Wow, I missed your threat there. You're getting scary. I suggest driving school and psychological counseling.
The Touareg diesel is impressive. Decent mpg and wicked power.
Thanks for that link on the Jeep Liberty. I'm liking mine pretty well. It's not the diesel version but it gets 25 mpg on the hwy, sits up high, short turning radius, peppy six cyl, and is perfect for the hill country i live and work in. Plus it matches my FReeper handle ;o)
Bought a '93 Explorer (V-6) to pull the boat with...my wife still uses it day-to-day.
The article mentioned Mustangs not selling? !!! Have a 2001 GT Mustang (V-8) for those special occasions. Know what I mean!
Day to day vehicle for me is my '89 Nissan small bed pick-up (4 cylinder). My daughter keeps wanting to wash it but I tell her that it took a long time to get that dirty.
"You sound as the one that wants everyone to adapt to your beliefs!!!!!!!!!!!! Get over it!
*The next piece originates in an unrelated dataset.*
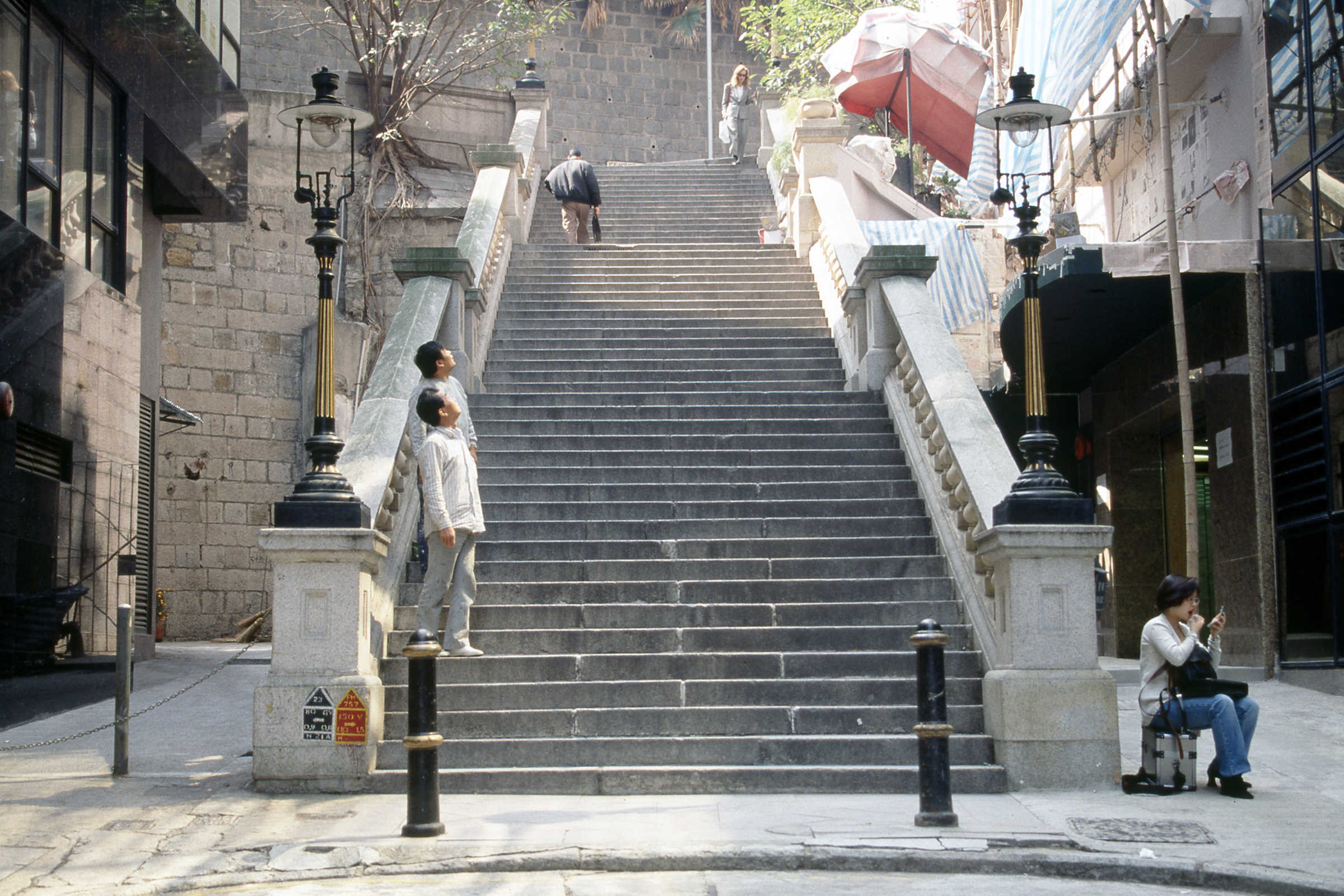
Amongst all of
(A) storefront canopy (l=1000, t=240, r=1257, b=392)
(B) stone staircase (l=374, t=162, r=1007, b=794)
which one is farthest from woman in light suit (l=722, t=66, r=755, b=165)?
(B) stone staircase (l=374, t=162, r=1007, b=794)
People will choose to buy what they want...you sound like a Democrat!!!!!!!!"
People will choose to buy what they want as long as the nannies don't force the people to buy what the nannies want them to buy. My entire point has been that if you want to buy a small car, fine, buy one. But, you have to accept the consequences of that decision. You have no right to force others to buy small cars.
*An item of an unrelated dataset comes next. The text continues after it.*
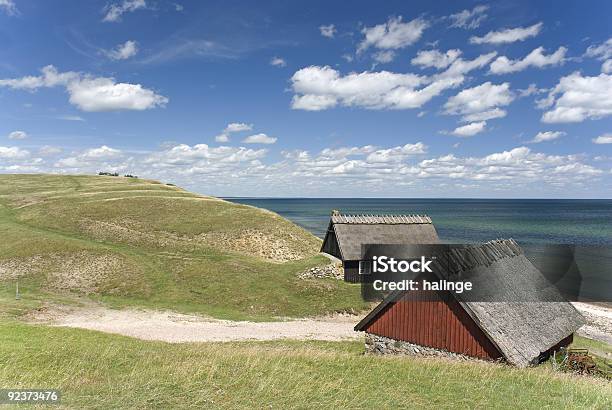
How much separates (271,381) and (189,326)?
2132 cm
There have been those who prefer to buy smaller cars on this thread who have been insisting that others should be forced to buy smaller cars as well since that would reduce their risks in a crash. It is these who have been trying to force every one to adapt to their beliefs. They are the democrats.
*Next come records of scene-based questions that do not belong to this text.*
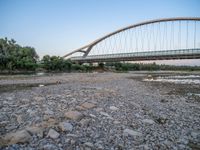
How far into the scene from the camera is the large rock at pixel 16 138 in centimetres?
349

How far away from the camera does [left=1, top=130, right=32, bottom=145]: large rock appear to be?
11.5 feet

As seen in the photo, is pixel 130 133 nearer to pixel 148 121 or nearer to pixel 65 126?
pixel 148 121

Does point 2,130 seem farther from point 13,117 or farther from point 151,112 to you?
point 151,112

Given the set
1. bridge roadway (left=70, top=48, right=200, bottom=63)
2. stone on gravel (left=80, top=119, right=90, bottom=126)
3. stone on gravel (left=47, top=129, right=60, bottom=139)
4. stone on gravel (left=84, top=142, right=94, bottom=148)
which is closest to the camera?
stone on gravel (left=84, top=142, right=94, bottom=148)

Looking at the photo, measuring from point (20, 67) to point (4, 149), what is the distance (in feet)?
215

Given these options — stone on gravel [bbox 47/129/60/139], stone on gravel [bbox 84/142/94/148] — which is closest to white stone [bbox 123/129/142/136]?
stone on gravel [bbox 84/142/94/148]

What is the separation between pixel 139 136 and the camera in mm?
4285

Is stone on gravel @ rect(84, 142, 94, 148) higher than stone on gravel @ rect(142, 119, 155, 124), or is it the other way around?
stone on gravel @ rect(84, 142, 94, 148)

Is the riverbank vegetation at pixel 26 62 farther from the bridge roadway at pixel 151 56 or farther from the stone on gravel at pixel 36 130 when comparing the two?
the stone on gravel at pixel 36 130

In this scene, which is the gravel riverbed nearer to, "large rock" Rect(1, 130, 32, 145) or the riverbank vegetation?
"large rock" Rect(1, 130, 32, 145)

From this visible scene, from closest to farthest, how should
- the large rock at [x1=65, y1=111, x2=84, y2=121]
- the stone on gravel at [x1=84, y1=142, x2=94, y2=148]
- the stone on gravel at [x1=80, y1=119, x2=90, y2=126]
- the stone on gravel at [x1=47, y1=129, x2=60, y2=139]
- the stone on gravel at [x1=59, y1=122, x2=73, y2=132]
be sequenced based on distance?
the stone on gravel at [x1=84, y1=142, x2=94, y2=148] → the stone on gravel at [x1=47, y1=129, x2=60, y2=139] → the stone on gravel at [x1=59, y1=122, x2=73, y2=132] → the stone on gravel at [x1=80, y1=119, x2=90, y2=126] → the large rock at [x1=65, y1=111, x2=84, y2=121]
Exactly my thought and I'd observe that the station wagon was killed by CAFE which required/allowed the car makers to game the system by building "trucks" which weren't covered by CAFE mileage standards.
Funny how the free market can jerk around a bit but eventually is the best way to let things sort themselves out rather than have the gooberment come in and "fix" things.
Those guys are a fact of life, they pay more raod tax, they have the right to use the road just like I do, but an SUV doesn't come close to blocking vision like a big panel or box truck.
Amen.
WWII gave us wage controls which led to "fringe benefits" (Medical Ins) which, over time, has led to out of the universe medical costs.
I panicked and sold my twin engine fishin' boat back in the Jimmy Carter days and lived to regret it. ;o)
I paid just a little more $12,000 for my Echo. The car is made in Japan.